Time / by daniel hamlin

One of the hardest things about this book tour is trying to find the balance of being present in the moment and taking full advantage of this opportunity. I want to shoot as many photos as possible and document as much as I can, but I also want to make sure I’m appreciating each moment, not just trying to document it. And as the tour goes on I find myself wishing time would somehow slow down. This trip has been the fulfillment of a deep and long sought after desire and I find it is already steadily running its course. I can’t believe I’ve been on the road for two months already, it seems like it’s only been a few weeks. I already miss camping in the Pacific Northwest and reading by firelight in the Tetons. I miss the family of friends I’ve been blessed with in North Carolina, but I’m looking forward to seeing old friends throughout the East Coast. I’m praying there will be a wave big enough to surf on the Gulf Coast to complete my goal of surfing the four coastlines of the continental US on this trip, and I’m looking forward to camping along the Grand Canyon. Even with so much to look forward to though, I still find myself wrestling with the bittersweet reality of life—that the good seasons are destined to pass. This doesn’t mean that once a good season has ended we are going to experience a season of trial or hardship, but it does mean that in this life we have to come to terms with time itself. Time is, in my opinion, “a severe mercy.” Whatever season we are experiencing in this life, it is by the very nature of time a fleeting moment in a lifetime of moments. So it is with this trip; as beautiful and reviving as it has been, it will shortly come to an end.

            So what are we to do with this condition? Do we go through life in a pessimistic state of mind or perpetually looking for the negatives in each season?
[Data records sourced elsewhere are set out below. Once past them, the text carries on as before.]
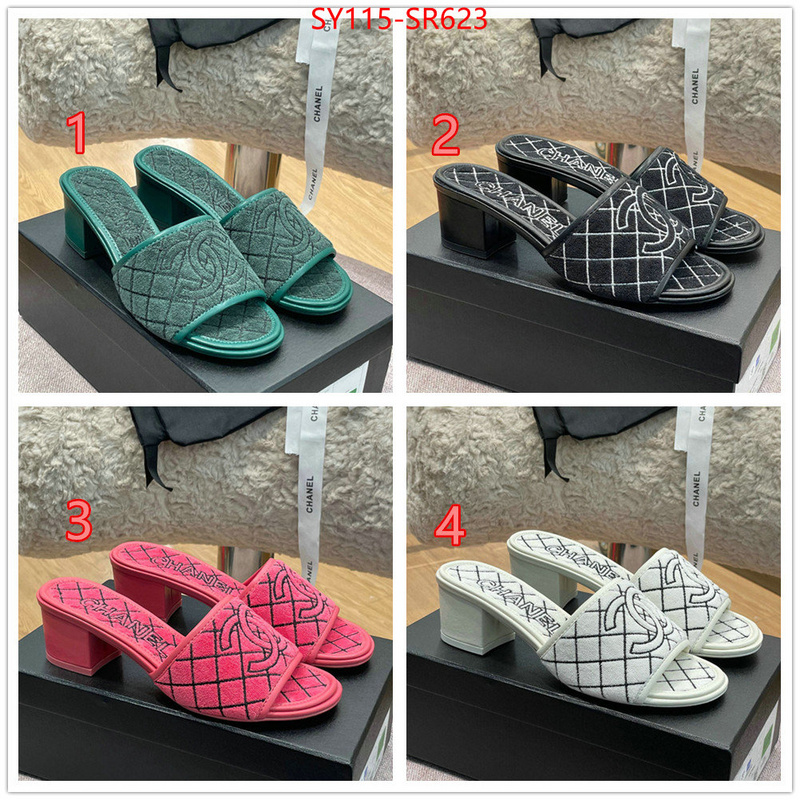 Women Shoes-Chanel,best fake , ID: SR623,$: 115USD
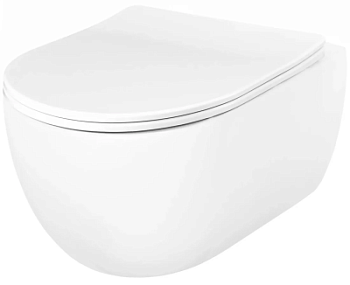 Унитаз подвесной Rea Eddy Turbo Tornado C6560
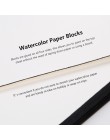 Paul Rubens 300g/m2 akwarela papierowa podkładka 20 arkuszy 100% bawełna skórzana okładka akwarela książka do malowania Ourdoor 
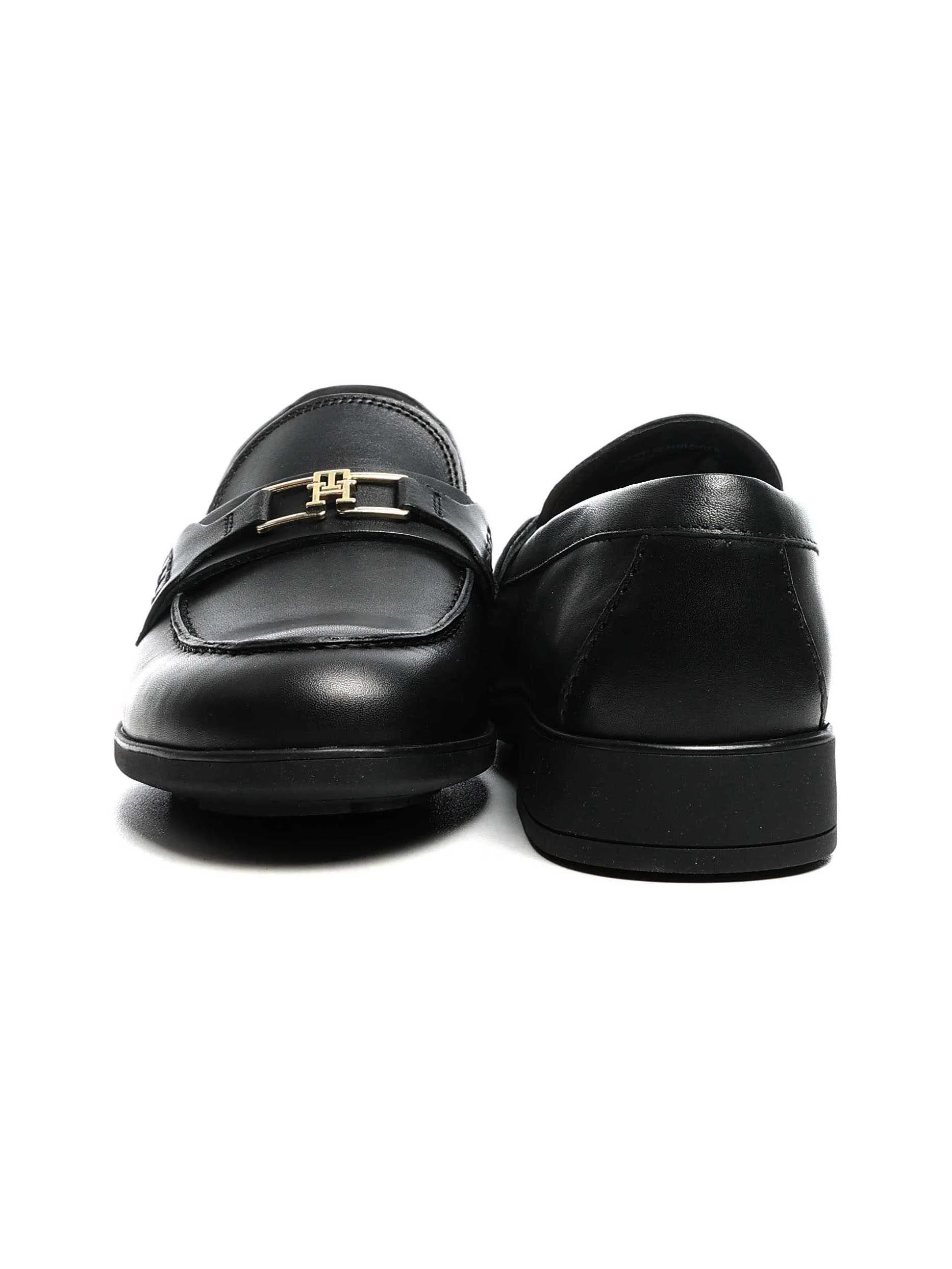 Tommy Hilfiger - TH LOGO LEATHER LOAFER Tommy Hilfiger - TH LOGO LEATHER LOAFER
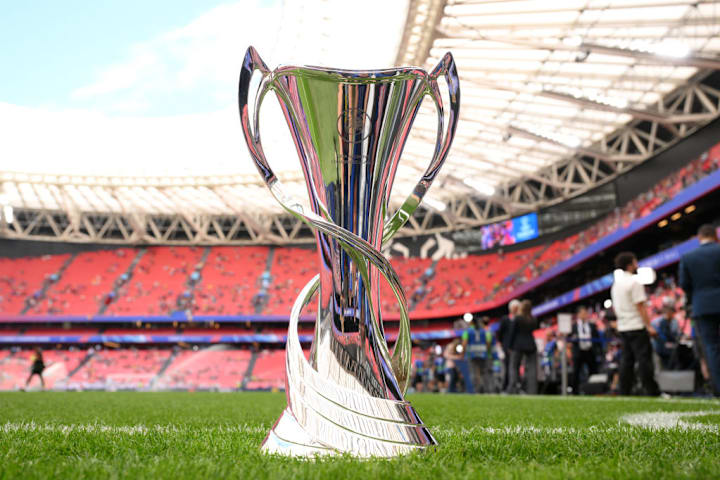 FC Barcelona v Olympique Lyonnais - Chung kết Champions League của UEFA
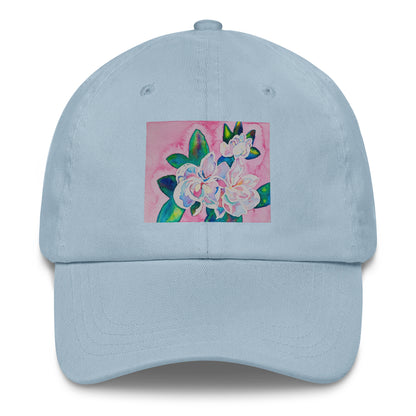 Stylish hat featuring original artwork—comfortable, adjustable, and perfect for everyday wear, outdoor activities, or gifting; ideal for art lovers and trendsetters.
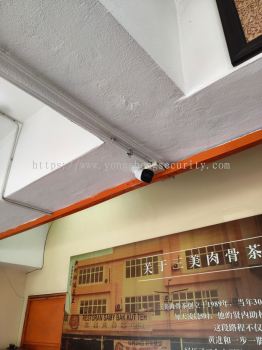 CCTV Installation At Taman Berkeley Klang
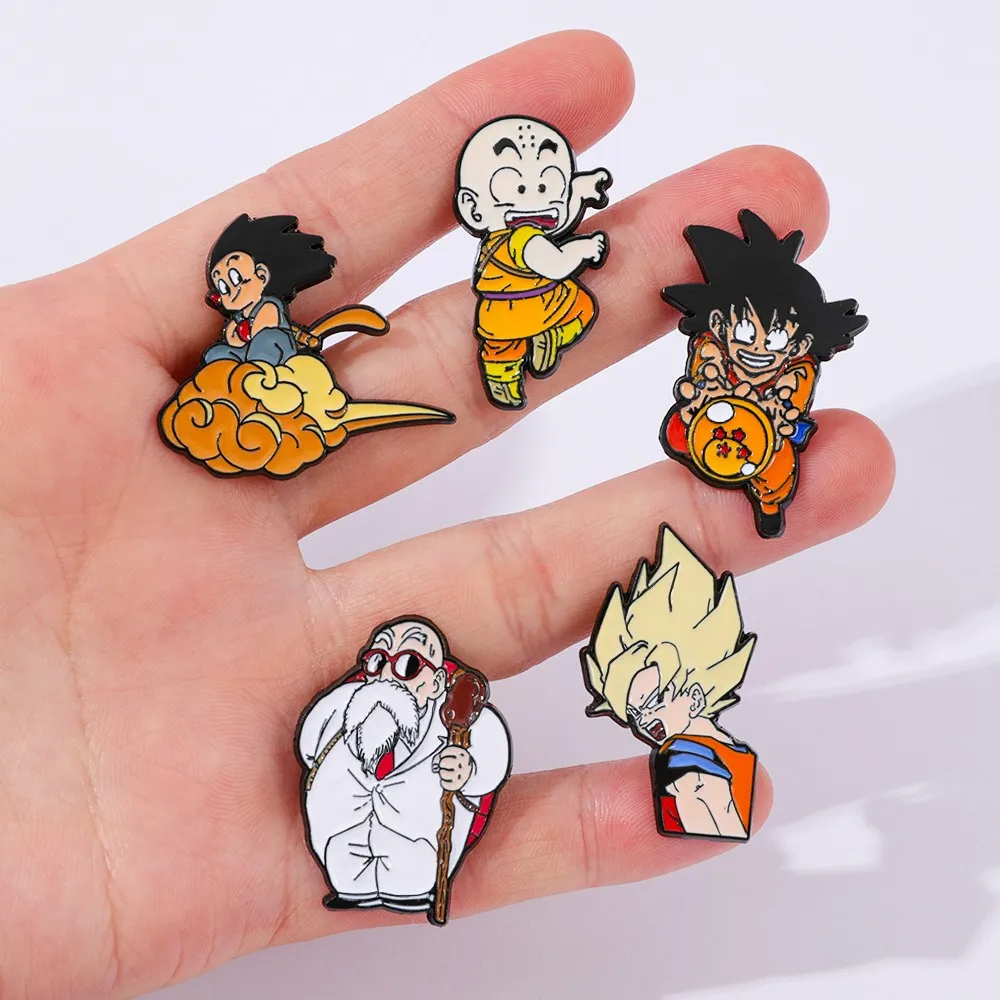 5 stuks klassieke populaire an - Enamel Pin Set recensie en prijs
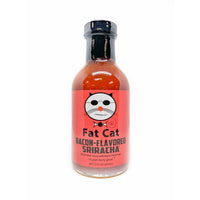 Thumbnail for Fat Cat Bacon-Flavored Sriracha - Hot Sauce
Do we live as “Debbie Downers?” Do we frantically and selfishly try to indulge ourselves in every passing desire we might have? Do we become infatuated with simply pleasing ourselves?

            I don’t think any of these are the answer. I think we are simply meant to enjoy the journey, to learn to take life’s many seasons with the consciousness that there is much to be learned in each one; but at the same time to realize that our ultimate peace and fulfillment isn’t found in our circumstances but rather in the presence of Jesus. I’m still in the progress of learning this.